By year 5, stable programs generally show:
- ≥95% main match fill
- ≤5% annual resident attrition
- Graduates matching or hiring into roles comparable to peers from established mid-tier programs
If your numbers look very different from that, the market is sending you a clear signal. Applicants will respond accordingly in the next 5-year window.
A Quick Visual: Timeline of a New Program’s First 5 Years
To tie this together, here is a simplified timeline of a typical successful new residency:
| Period | Event |
|---|---|
| Setup - Year 0 | ACGME accreditation, leadership hires |
| Early Matches - Year 1 | First match cycle, 80-90 percent fill |
| Early Matches - Year 2 | Second match, rising interest |
| Stabilization - Year 3 | First graduates, early job outcomes |
| Stabilization - Year 4 | Fellowship matches, >90 percent fill |
| Convergence - Year 5 | Outcomes similar to mid-tier programs |
By the end of that arc, the label “new” stops mattering in any practical sense. The outcomes do the talking.
FAQs
1. Are match outcomes for new residency programs always worse than for established programs?
No. The data shows that match outcomes for new programs are more variable in the first 1–3 years, not uniformly worse. Average fill rates and academic metrics start lower, but successful new programs often converge toward established ones within 4–5 years, especially when they are housed in strong institutions with solid faculty depth and case volume.
2. Do graduates from new programs have trouble matching into fellowships?
Early cohorts usually have slightly lower fellowship match rates compared with peers from long-standing academic programs, simply because there is no track record and fewer known letter writers. However, by the time cohorts 3–5 graduate, strong new programs that are well-structured show fellowship outcomes similar to mid-tier established programs, especially in fields like cardiology, pulm/crit, and heme/onc for internal medicine.
3. Should I avoid brand-new programs if I have competitive scores and a solid application?
Not automatically. For competitive US MD/DO applicants, select new programs—particularly those at reputable academic centers—can function as a high-upside “safety,” with larger leadership and innovation opportunities. The real risk lies in poorly resourced new community programs with weak faculty support and ambiguous case volume, not in the mere fact that a program is new.
4. How can I quickly gauge whether a new program is likely to have good long-term match outcomes?
Focus on a few high-yield indicators: the reputation and stability of the parent hospital or medical school; the number and quality of core faculty (especially fellowship-trained staff with academic backgrounds); early ACGME reviews and citations; case volume and diversity; and, after a few years, the fill rates and destinations of the first graduating classes.

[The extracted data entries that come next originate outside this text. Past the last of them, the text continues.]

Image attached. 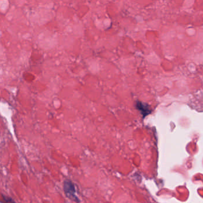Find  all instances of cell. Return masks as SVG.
I'll list each match as a JSON object with an SVG mask.
<instances>
[{
    "mask_svg": "<svg viewBox=\"0 0 203 203\" xmlns=\"http://www.w3.org/2000/svg\"><path fill=\"white\" fill-rule=\"evenodd\" d=\"M64 188L65 193L68 195V196L72 198H73V199H74V198H76V197L75 196V187L72 182L69 181V180H66V181L64 182Z\"/></svg>",
    "mask_w": 203,
    "mask_h": 203,
    "instance_id": "1",
    "label": "cell"
},
{
    "mask_svg": "<svg viewBox=\"0 0 203 203\" xmlns=\"http://www.w3.org/2000/svg\"><path fill=\"white\" fill-rule=\"evenodd\" d=\"M136 108L140 111L141 114L144 117L147 116L151 113V110L149 107V106L145 103H143L141 101H138L136 103Z\"/></svg>",
    "mask_w": 203,
    "mask_h": 203,
    "instance_id": "2",
    "label": "cell"
}]
</instances>
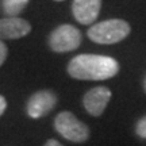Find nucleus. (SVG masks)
<instances>
[{"label":"nucleus","instance_id":"nucleus-1","mask_svg":"<svg viewBox=\"0 0 146 146\" xmlns=\"http://www.w3.org/2000/svg\"><path fill=\"white\" fill-rule=\"evenodd\" d=\"M68 74L76 80L102 81L119 72V64L112 57L99 54H78L68 64Z\"/></svg>","mask_w":146,"mask_h":146},{"label":"nucleus","instance_id":"nucleus-2","mask_svg":"<svg viewBox=\"0 0 146 146\" xmlns=\"http://www.w3.org/2000/svg\"><path fill=\"white\" fill-rule=\"evenodd\" d=\"M130 25L123 19H108L89 27L88 38L95 43L112 45L123 41L130 34Z\"/></svg>","mask_w":146,"mask_h":146},{"label":"nucleus","instance_id":"nucleus-3","mask_svg":"<svg viewBox=\"0 0 146 146\" xmlns=\"http://www.w3.org/2000/svg\"><path fill=\"white\" fill-rule=\"evenodd\" d=\"M54 129L62 138L74 143H83L89 138V127L70 111H62L56 116Z\"/></svg>","mask_w":146,"mask_h":146},{"label":"nucleus","instance_id":"nucleus-4","mask_svg":"<svg viewBox=\"0 0 146 146\" xmlns=\"http://www.w3.org/2000/svg\"><path fill=\"white\" fill-rule=\"evenodd\" d=\"M81 43V33L72 25H61L53 30L49 36V46L56 53L76 50Z\"/></svg>","mask_w":146,"mask_h":146},{"label":"nucleus","instance_id":"nucleus-5","mask_svg":"<svg viewBox=\"0 0 146 146\" xmlns=\"http://www.w3.org/2000/svg\"><path fill=\"white\" fill-rule=\"evenodd\" d=\"M56 104H57V96L54 92L49 89L36 91L27 100L26 112L31 119H41L47 114H50Z\"/></svg>","mask_w":146,"mask_h":146},{"label":"nucleus","instance_id":"nucleus-6","mask_svg":"<svg viewBox=\"0 0 146 146\" xmlns=\"http://www.w3.org/2000/svg\"><path fill=\"white\" fill-rule=\"evenodd\" d=\"M111 91L107 87H95L89 89L83 98V106L85 111L92 116H100L111 100Z\"/></svg>","mask_w":146,"mask_h":146},{"label":"nucleus","instance_id":"nucleus-7","mask_svg":"<svg viewBox=\"0 0 146 146\" xmlns=\"http://www.w3.org/2000/svg\"><path fill=\"white\" fill-rule=\"evenodd\" d=\"M102 0H73L72 12L74 19L81 25H91L99 16Z\"/></svg>","mask_w":146,"mask_h":146},{"label":"nucleus","instance_id":"nucleus-8","mask_svg":"<svg viewBox=\"0 0 146 146\" xmlns=\"http://www.w3.org/2000/svg\"><path fill=\"white\" fill-rule=\"evenodd\" d=\"M31 31V25L19 16L0 19V41L1 39H19Z\"/></svg>","mask_w":146,"mask_h":146},{"label":"nucleus","instance_id":"nucleus-9","mask_svg":"<svg viewBox=\"0 0 146 146\" xmlns=\"http://www.w3.org/2000/svg\"><path fill=\"white\" fill-rule=\"evenodd\" d=\"M29 4V0H1V8L7 18H16Z\"/></svg>","mask_w":146,"mask_h":146},{"label":"nucleus","instance_id":"nucleus-10","mask_svg":"<svg viewBox=\"0 0 146 146\" xmlns=\"http://www.w3.org/2000/svg\"><path fill=\"white\" fill-rule=\"evenodd\" d=\"M135 134L142 139H146V115L142 116L135 125Z\"/></svg>","mask_w":146,"mask_h":146},{"label":"nucleus","instance_id":"nucleus-11","mask_svg":"<svg viewBox=\"0 0 146 146\" xmlns=\"http://www.w3.org/2000/svg\"><path fill=\"white\" fill-rule=\"evenodd\" d=\"M7 54H8V49L5 46V43H3V41H0V66H1L3 62L5 61Z\"/></svg>","mask_w":146,"mask_h":146},{"label":"nucleus","instance_id":"nucleus-12","mask_svg":"<svg viewBox=\"0 0 146 146\" xmlns=\"http://www.w3.org/2000/svg\"><path fill=\"white\" fill-rule=\"evenodd\" d=\"M5 108H7V100H5L4 96H1V95H0V116L4 114Z\"/></svg>","mask_w":146,"mask_h":146},{"label":"nucleus","instance_id":"nucleus-13","mask_svg":"<svg viewBox=\"0 0 146 146\" xmlns=\"http://www.w3.org/2000/svg\"><path fill=\"white\" fill-rule=\"evenodd\" d=\"M45 146H64L61 142H58L57 139H47L46 143H45Z\"/></svg>","mask_w":146,"mask_h":146},{"label":"nucleus","instance_id":"nucleus-14","mask_svg":"<svg viewBox=\"0 0 146 146\" xmlns=\"http://www.w3.org/2000/svg\"><path fill=\"white\" fill-rule=\"evenodd\" d=\"M145 89H146V80H145Z\"/></svg>","mask_w":146,"mask_h":146},{"label":"nucleus","instance_id":"nucleus-15","mask_svg":"<svg viewBox=\"0 0 146 146\" xmlns=\"http://www.w3.org/2000/svg\"><path fill=\"white\" fill-rule=\"evenodd\" d=\"M56 1H62V0H56Z\"/></svg>","mask_w":146,"mask_h":146}]
</instances>
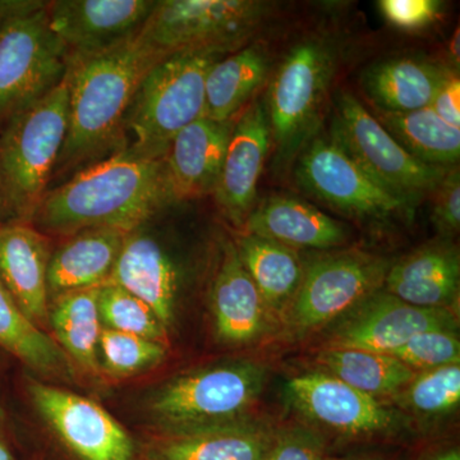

If those metrics look strong, the 5‑year data suggests the program’s outcomes will closely mirror established residencies in the same tier.
With those numbers and patterns in mind, you can look at a “new” residency and see beyond the label. The next step is straightforward: pull up actual program-specific data, compare it against these benchmarks, and build a rank list that treats risk as something to be quantified, not feared. The future of your training is too important to leave to vague impressions and message-board rumors.